В другие, более спокойные времена такая женщина была бы притягательным центром традиционного художественного салона, осью некоего мира дарований, вращающегося в ее гостеприимной сфере. Но шла война и шла революция — события с циклопической поступью, варварской свежестью, варварским весом, не склонные ни к нюансам, ни к оттенкам; времена самые плодовитые, но слишком дальнозоркие для того, чтобы заметить севшую на рукав бабочку, и слишком занятые, чтобы мимоходом ее не примять или не прищемить насмерть…»
На вокзал приехали рано, Семченко оставил чемодан в купе и вышел на перрон. Обменялись адресами, еще о чем-то поговорили, но это уже был разговор натянутый, необязательный; так мог бы говорить кто угодно с кем угодно. Короткая вспышка понимания, отмеченная хлопком потайного ящичка, миновала, и теперь порознь прожитая жизнь снова была огромной, заслоняла все остальное. На перроне горели фонари, хотя было еще светло — май, в их мертвенном свете лицо Семченко показалось не просто усталым и очень старым, а пустым, словно из него прямо на глазах уходила жизнь. Они неловко расцеловались, когда до отхода поезда оставалось еще минут пятнадцать, и Вадим Аркадьевич пошел к стоянке такси. Там была очередь, машины подходили редко, так что домой добрался лишь около полуночи. Едва вставил ключ в замочную скважину, как дверь распахнулась, в глаза ударил свет из всех комнат. Никто не спал, даже Петька.

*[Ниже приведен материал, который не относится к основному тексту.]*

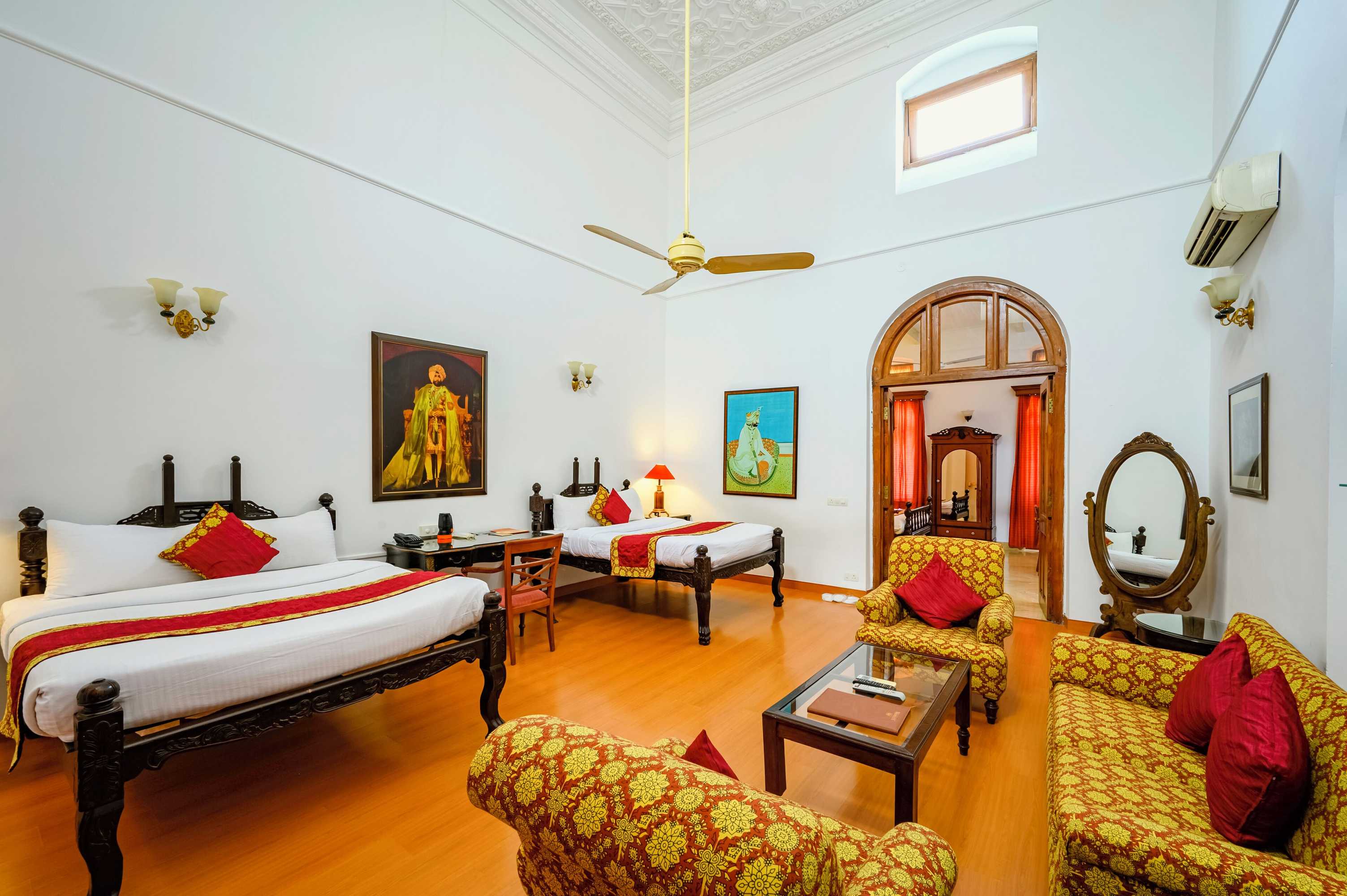 Gift card for Neemrana's Baradari Palace Gift card for Neemrana's Baradari Palace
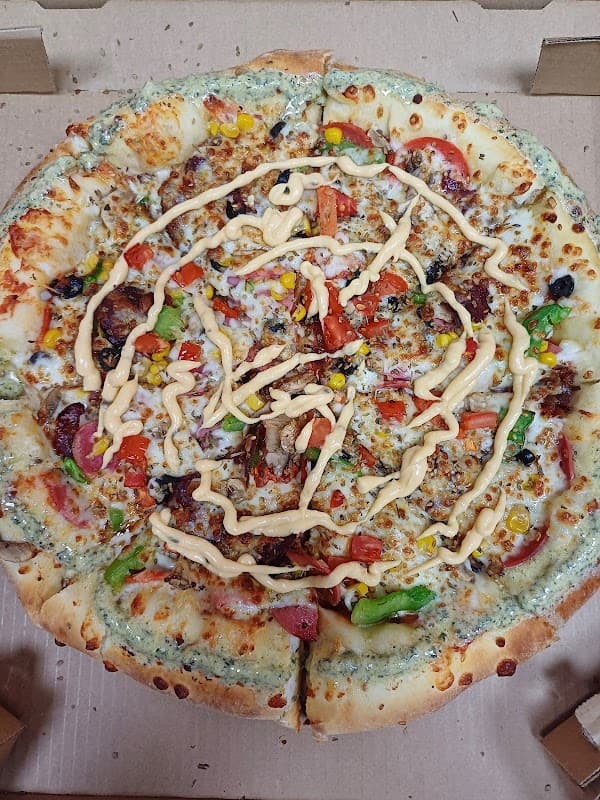 Domino's Pizza Antalya Demre - Demre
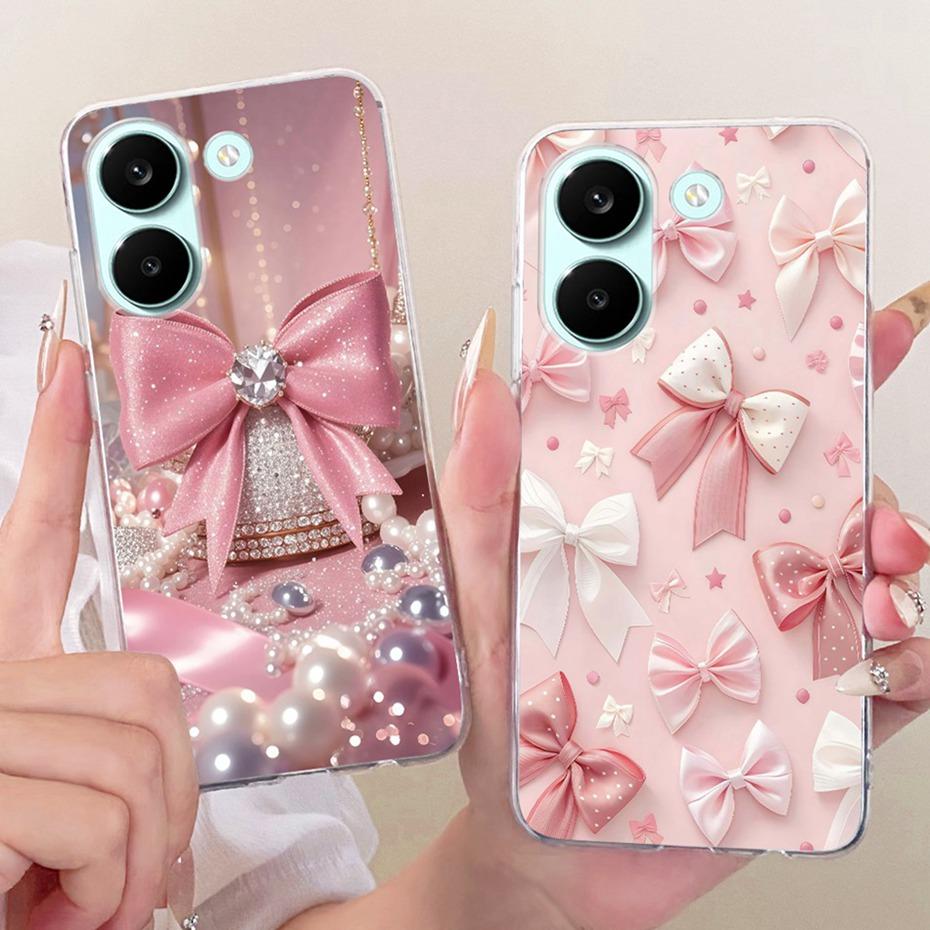Cute Printing Phone Case For Xiaomi Poco X8 Pro Soft Silicone TPU Cases For Xiaomi Poco X8 Pro Max X8Pro Covers Bumpers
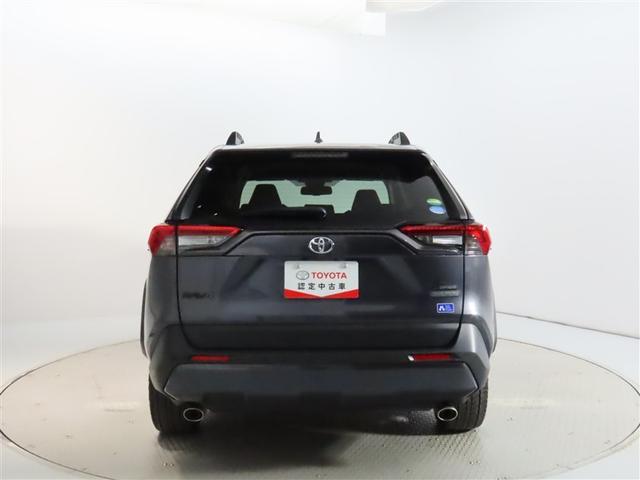 RAV4 アドベンチャー オフロードパッケージ トヨタ認定中古車 パノラミックビューモニター 禁煙車 ワンオーナー(2枚目)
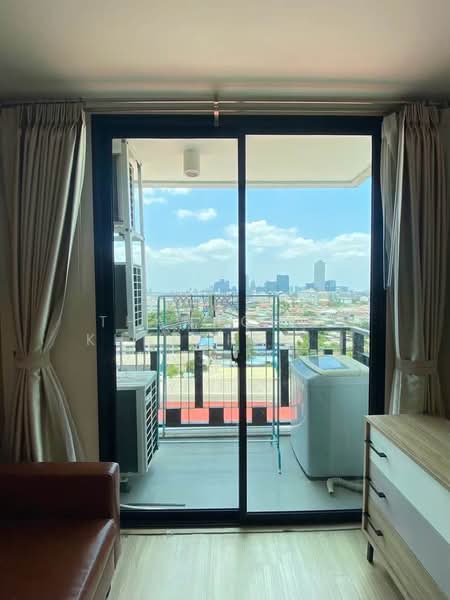Artemis Sukhumvit 77, Bangkok, 418 Sukhumvit 77 Road, Suan Luang, Bangkok, 2 Bedrooms, 55 sqm, Condo For Rent, by Thanachot Khantigamongun, 500420681 - DDproperty.com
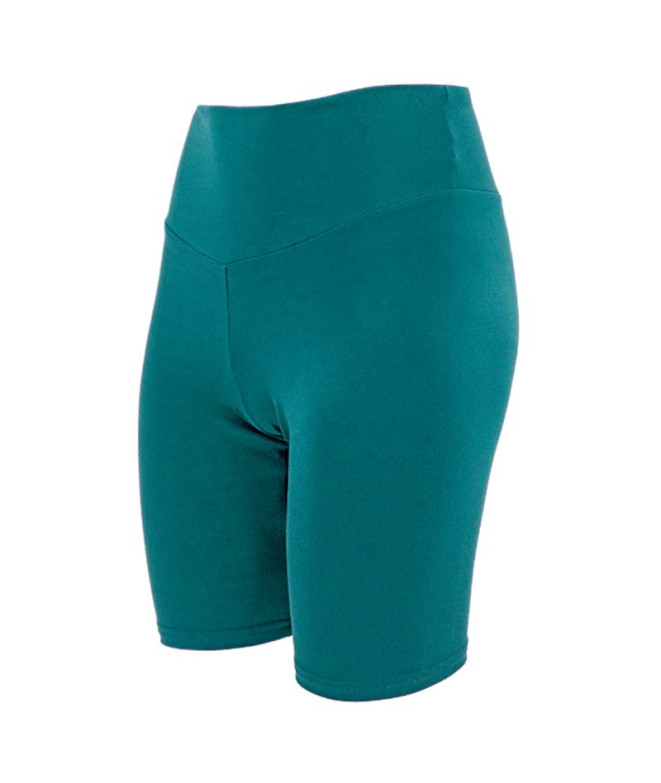 Pantalon Fitness Joluvi Mavi Esmeralda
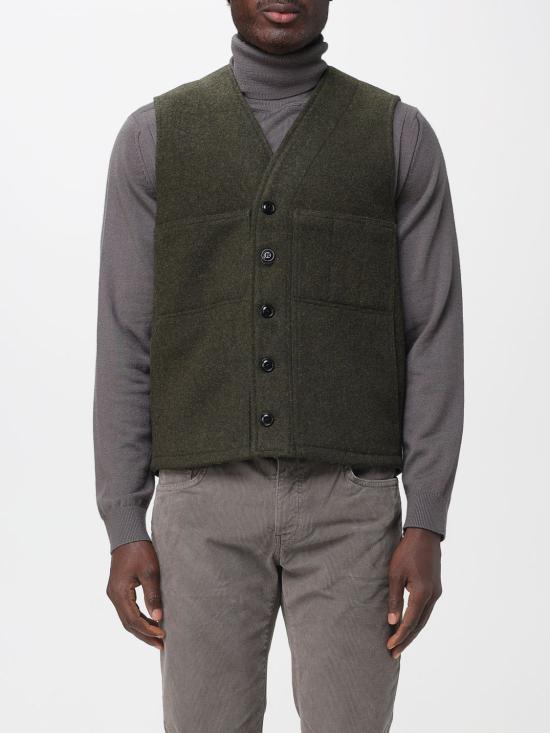 25FW 필슨 베스트 FMGIL0059 UT 3081 615 Forest Green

— Ты где же это бродишь? — спросил сын, стараясь придать голосу строгость.
— Товарища провожал на поезд…
— Могли бы хоть позвонить, — сказала невестка. — Ведь не чужие, волнуемся. — Она всхлипнула. — Ну за что мне все, господи? За какие грехи? Я уж по всем больницам звоню, спрашиваю…
Вадим Аркадьевич почувствовал, как у него начинают гореть глаза. В последнее время часто хотелось плакать, но слез не было — кончились; просто начинали гореть глаза, как с недосыпу или от пыли. Он шагнул к невестке, обнял за плечи, и она неожиданно ткнулась ему носом в грудь.
— Я знаю, Вадим Аркадьевич, вы никогда меня не любили. И вы, и Надежда Степановна. Я вам была чужая…
— Ну зачем ты так? — осторожно осудил сын. — Мама к тебе очень хорошо относилась.
— Молчи уж! — Невестка опять всхлипнула. — Только и разговоров было, какая я неумеха. Вот не умела я готовить, да! Не умела! Так все наши девчонки не умели. Мы же в войну росли. Из чего стряпать-то было? Лук да картошка… А шила я хорошо. Неправда, скажете?
Уже и ей пятьдесят скоро, с острой жалостью подумал Вадим Аркадьевич.
— Конечно, — говорил он, гладя невестку по седеющим волосам, — конечно…
Она отняла голову, улыбнулась:
— Хотите, рубашку вам сошью? А эту выбросим.
Вадим Аркадьевич кивнул и покровительственно чмокнул ее в мокрую щеку.